What you should do => Using the text on Retinex theory, mark each of these statements yes or no according to whether the text agrees with it, and quote the words from the text that settle each one. 1. Adjusting the illumination so that the red and green papers have identical radiances changes their color appearances in combined illumination. 2. Lightness correlates with cone quanta catch. 3. Red colors are always light, dark, dark in L, M, S light.

Document text =>

In summary, if the two Mondrians are side by side in the same band of wavelengths, but different overall intensities, the observers report nearly the same set of lightnesses at corresponding locations in the left and right Mondrians. However, one side is detectably lighter than the other. With large uniform changes in illumination, observers report nearly constant lightnesses of the individual papers.

The left-green paper has more long-wave and less middle-wave illumination. The right-red paper has less long-wave and more middle-wave illumination. When adjusted, those adjustments in amount of illumination make the red and green papers have identical radiances. Those adjustments do not significantly alter the lightnesses of the areas in separate illumination. When viewing the Mondrian in combined illumination, in color, those changes in illumination do not change the color appearances of the red and green papers.

These observations led Land to propose the Retinex theory. The triplet of apparent lightnesses, not cone quanta catches, determines the color appearance. Constant LMS lightnesses generate constant colors. That hypothesis led to a study of color appearances in L, M, S bands of light. Do all red colors have the same triplet of lightness appearances? Does a red color always look [light, dark, dark] in L, M, S light? Does a green always look [dark, light, dark]? Does color appearance always correlate with the triplet of L, M, S lightnesses?

The experiment is easy. Find a red, a green, and a blue filter. Be sure that the filters exclude the other two-thirds of the spectra. With a green filter you should just see greens with different lightnesses. You should not see a mixture of greens and yellows and blues. If you do, you need a filter with a narrower band of transmission.

Identify a group of red objects. Look at them sequentially through the L, M, S filters. Look at them in different ambient illuminations. Look at them at different times of the day. Look at them in sunlight and shadows. Red colors are always (light, dark, dark) in L, M, S light. The same dependence of the triplet of L, M, S lightnesses holds for all colors (Table 1). Lightness is the output of spatial image processing. It is the result of post-receptor spatial processing. That is why lightness does not correlate with cone quanta catch. However, color does correlate with three lightnesses in long-, middle-, and short-wave light.
Retinex Theory, Table 1

Correlation table of color appearances and the apparent lightnesses in L, M, S illumination

Retinex theory predicts that the triplet of L, M, S lightnesses determines color. Colors are constant with changes in illumination because the triplet of lightnesses is nearly constant.

Items =>

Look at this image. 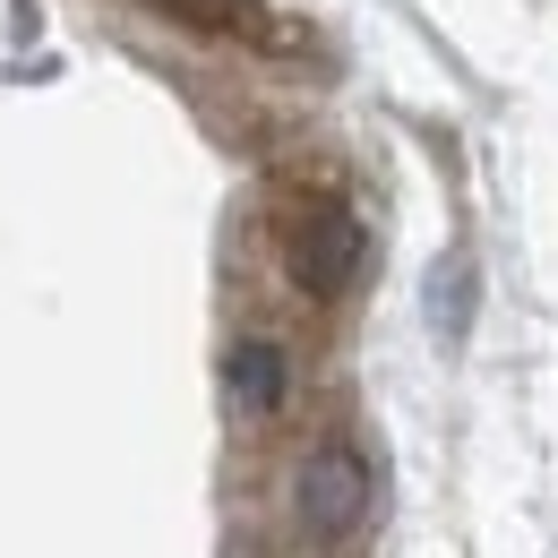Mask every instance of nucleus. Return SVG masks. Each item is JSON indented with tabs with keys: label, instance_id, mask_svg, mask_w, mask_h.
Returning <instances> with one entry per match:
<instances>
[{
	"label": "nucleus",
	"instance_id": "f257e3e1",
	"mask_svg": "<svg viewBox=\"0 0 558 558\" xmlns=\"http://www.w3.org/2000/svg\"><path fill=\"white\" fill-rule=\"evenodd\" d=\"M361 258H369V232H361V215H352L336 190H318V198H292V207H283V267H292V283H301L310 301L352 292Z\"/></svg>",
	"mask_w": 558,
	"mask_h": 558
},
{
	"label": "nucleus",
	"instance_id": "f03ea898",
	"mask_svg": "<svg viewBox=\"0 0 558 558\" xmlns=\"http://www.w3.org/2000/svg\"><path fill=\"white\" fill-rule=\"evenodd\" d=\"M369 498H378V489H369V464H361V447H344V438L310 447V464L292 473V515H301L310 542H344V533H361Z\"/></svg>",
	"mask_w": 558,
	"mask_h": 558
},
{
	"label": "nucleus",
	"instance_id": "7ed1b4c3",
	"mask_svg": "<svg viewBox=\"0 0 558 558\" xmlns=\"http://www.w3.org/2000/svg\"><path fill=\"white\" fill-rule=\"evenodd\" d=\"M223 387H232V413L241 421H276L283 396H292V352L276 336H241L232 361H223Z\"/></svg>",
	"mask_w": 558,
	"mask_h": 558
},
{
	"label": "nucleus",
	"instance_id": "20e7f679",
	"mask_svg": "<svg viewBox=\"0 0 558 558\" xmlns=\"http://www.w3.org/2000/svg\"><path fill=\"white\" fill-rule=\"evenodd\" d=\"M155 17L190 26V35H267V9L258 0H146Z\"/></svg>",
	"mask_w": 558,
	"mask_h": 558
},
{
	"label": "nucleus",
	"instance_id": "39448f33",
	"mask_svg": "<svg viewBox=\"0 0 558 558\" xmlns=\"http://www.w3.org/2000/svg\"><path fill=\"white\" fill-rule=\"evenodd\" d=\"M429 318H438V336H464V318H473V258H438V276H429Z\"/></svg>",
	"mask_w": 558,
	"mask_h": 558
}]
</instances>
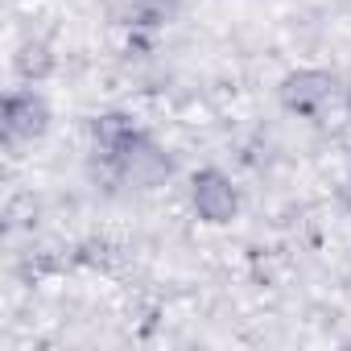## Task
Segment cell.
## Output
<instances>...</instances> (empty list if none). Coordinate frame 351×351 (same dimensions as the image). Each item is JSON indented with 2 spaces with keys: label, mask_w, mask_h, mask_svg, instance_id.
<instances>
[{
  "label": "cell",
  "mask_w": 351,
  "mask_h": 351,
  "mask_svg": "<svg viewBox=\"0 0 351 351\" xmlns=\"http://www.w3.org/2000/svg\"><path fill=\"white\" fill-rule=\"evenodd\" d=\"M13 71H17V79L21 83H42V79H50L54 75V54H50V46L46 42H21L17 46V54H13Z\"/></svg>",
  "instance_id": "cell-5"
},
{
  "label": "cell",
  "mask_w": 351,
  "mask_h": 351,
  "mask_svg": "<svg viewBox=\"0 0 351 351\" xmlns=\"http://www.w3.org/2000/svg\"><path fill=\"white\" fill-rule=\"evenodd\" d=\"M50 120H54V108L34 83L13 87L5 95V132H9V141H38V136L50 132Z\"/></svg>",
  "instance_id": "cell-3"
},
{
  "label": "cell",
  "mask_w": 351,
  "mask_h": 351,
  "mask_svg": "<svg viewBox=\"0 0 351 351\" xmlns=\"http://www.w3.org/2000/svg\"><path fill=\"white\" fill-rule=\"evenodd\" d=\"M191 207L203 223L228 228L240 215V186L232 182V173L219 165H203L191 173Z\"/></svg>",
  "instance_id": "cell-1"
},
{
  "label": "cell",
  "mask_w": 351,
  "mask_h": 351,
  "mask_svg": "<svg viewBox=\"0 0 351 351\" xmlns=\"http://www.w3.org/2000/svg\"><path fill=\"white\" fill-rule=\"evenodd\" d=\"M112 165L124 173V178H132L136 186H157L161 178H169V157H165L145 132H136V136L112 157Z\"/></svg>",
  "instance_id": "cell-4"
},
{
  "label": "cell",
  "mask_w": 351,
  "mask_h": 351,
  "mask_svg": "<svg viewBox=\"0 0 351 351\" xmlns=\"http://www.w3.org/2000/svg\"><path fill=\"white\" fill-rule=\"evenodd\" d=\"M281 95V108L293 112V116H318L335 95H339V79L322 66H298L281 79L277 87Z\"/></svg>",
  "instance_id": "cell-2"
},
{
  "label": "cell",
  "mask_w": 351,
  "mask_h": 351,
  "mask_svg": "<svg viewBox=\"0 0 351 351\" xmlns=\"http://www.w3.org/2000/svg\"><path fill=\"white\" fill-rule=\"evenodd\" d=\"M173 13V0H136L132 5V25H165Z\"/></svg>",
  "instance_id": "cell-6"
}]
</instances>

Answer to this problem =>
1. No: "those changes in illumination do not change the color appearances of the red and green papers."
2. No: "That is why lightness does not correlate with cone quanta catch."
3. Yes: "Red colors are always (light, dark, dark) in L, M, S light."